*Directions for this task*
Print each of the entries exactly, leaving nothing out.

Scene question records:
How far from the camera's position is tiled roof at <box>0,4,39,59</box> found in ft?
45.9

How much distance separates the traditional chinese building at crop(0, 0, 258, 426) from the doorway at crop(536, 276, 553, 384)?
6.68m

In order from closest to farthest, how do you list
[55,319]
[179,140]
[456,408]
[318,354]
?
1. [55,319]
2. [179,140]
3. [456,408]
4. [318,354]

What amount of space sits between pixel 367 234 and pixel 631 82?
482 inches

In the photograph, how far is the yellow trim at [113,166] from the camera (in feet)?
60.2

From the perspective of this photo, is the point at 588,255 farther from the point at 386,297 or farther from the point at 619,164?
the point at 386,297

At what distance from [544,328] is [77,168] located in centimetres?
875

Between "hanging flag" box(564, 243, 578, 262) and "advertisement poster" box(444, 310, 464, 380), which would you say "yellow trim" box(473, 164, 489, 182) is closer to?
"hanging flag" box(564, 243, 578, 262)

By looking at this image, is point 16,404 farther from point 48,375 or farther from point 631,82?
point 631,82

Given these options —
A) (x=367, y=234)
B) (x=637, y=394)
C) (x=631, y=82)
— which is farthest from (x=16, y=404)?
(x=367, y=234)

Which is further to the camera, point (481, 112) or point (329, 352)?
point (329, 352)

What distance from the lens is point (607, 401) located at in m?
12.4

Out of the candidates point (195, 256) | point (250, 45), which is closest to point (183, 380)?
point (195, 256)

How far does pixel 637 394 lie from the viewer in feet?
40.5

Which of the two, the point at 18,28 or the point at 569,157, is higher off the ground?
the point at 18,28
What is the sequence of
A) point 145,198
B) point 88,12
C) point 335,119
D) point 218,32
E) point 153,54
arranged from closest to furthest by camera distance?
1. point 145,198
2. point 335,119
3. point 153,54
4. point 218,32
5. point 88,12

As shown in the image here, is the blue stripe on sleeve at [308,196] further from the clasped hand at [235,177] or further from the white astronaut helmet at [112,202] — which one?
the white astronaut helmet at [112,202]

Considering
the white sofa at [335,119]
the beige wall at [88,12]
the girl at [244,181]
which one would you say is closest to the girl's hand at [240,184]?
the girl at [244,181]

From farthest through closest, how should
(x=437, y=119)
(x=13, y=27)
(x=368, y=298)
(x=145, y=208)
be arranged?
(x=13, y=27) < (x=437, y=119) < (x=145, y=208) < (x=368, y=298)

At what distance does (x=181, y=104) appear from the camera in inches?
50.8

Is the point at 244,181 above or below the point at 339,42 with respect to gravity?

*Task response*
How far from the camera's position is tiled roof at <box>0,4,39,59</box> found in ft?
45.9

How much distance separates the traditional chinese building at crop(0, 0, 258, 426) from the doorway at crop(536, 276, 553, 384)?
6.68m

In order from closest to farthest, how do you list
[55,319]
[179,140]
[456,408]
[318,354]
?
1. [55,319]
2. [179,140]
3. [456,408]
4. [318,354]

What amount of space sits between pixel 367 234 and pixel 631 82?
482 inches

In the photograph, how far is the yellow trim at [113,166] from the camera (in feet)?
60.2

From the perspective of this photo, is the point at 588,255 farther from the point at 386,297 or farther from the point at 619,164?
the point at 386,297

At what distance from [544,328] is [77,168] located in centimetres?
875

Between "hanging flag" box(564, 243, 578, 262) and "advertisement poster" box(444, 310, 464, 380), which would you say "yellow trim" box(473, 164, 489, 182) is closer to?
"hanging flag" box(564, 243, 578, 262)

By looking at this image, is point 16,404 farther from point 48,375 or farther from point 631,82?
point 631,82

Given these options —
A) (x=367, y=234)
B) (x=637, y=394)
C) (x=631, y=82)
— which is farthest from (x=16, y=404)?
(x=367, y=234)

Which is further to the camera, point (481, 112) or point (329, 352)?
point (329, 352)

What distance from the lens is point (607, 401) located at in m?
12.4

Out of the candidates point (195, 256) | point (250, 45), which is closest to point (183, 380)?
point (195, 256)

How far does pixel 637 394 lie from the viewer in feet?
40.5

Which of the two, the point at 18,28 or the point at 569,157, is higher off the ground?
the point at 18,28
What is the sequence of
A) point 145,198
B) point 88,12
C) point 335,119
D) point 218,32
E) point 153,54
arranged from closest to furthest by camera distance?
1. point 145,198
2. point 335,119
3. point 153,54
4. point 218,32
5. point 88,12

As shown in the image here, is the blue stripe on sleeve at [308,196] further from the clasped hand at [235,177] or further from the white astronaut helmet at [112,202] — which one?
the white astronaut helmet at [112,202]

Considering
the white sofa at [335,119]
the beige wall at [88,12]
the girl at [244,181]
which one would you say is closest to the girl's hand at [240,184]?
the girl at [244,181]

From farthest through closest, how should
(x=437, y=119)
(x=13, y=27)
(x=368, y=298)
(x=145, y=208)
be arranged?
(x=13, y=27) < (x=437, y=119) < (x=145, y=208) < (x=368, y=298)

At what distance does (x=181, y=104) appear from the camera in inches?
50.8

Is the point at 244,181 above or below the point at 339,42 with respect to gravity?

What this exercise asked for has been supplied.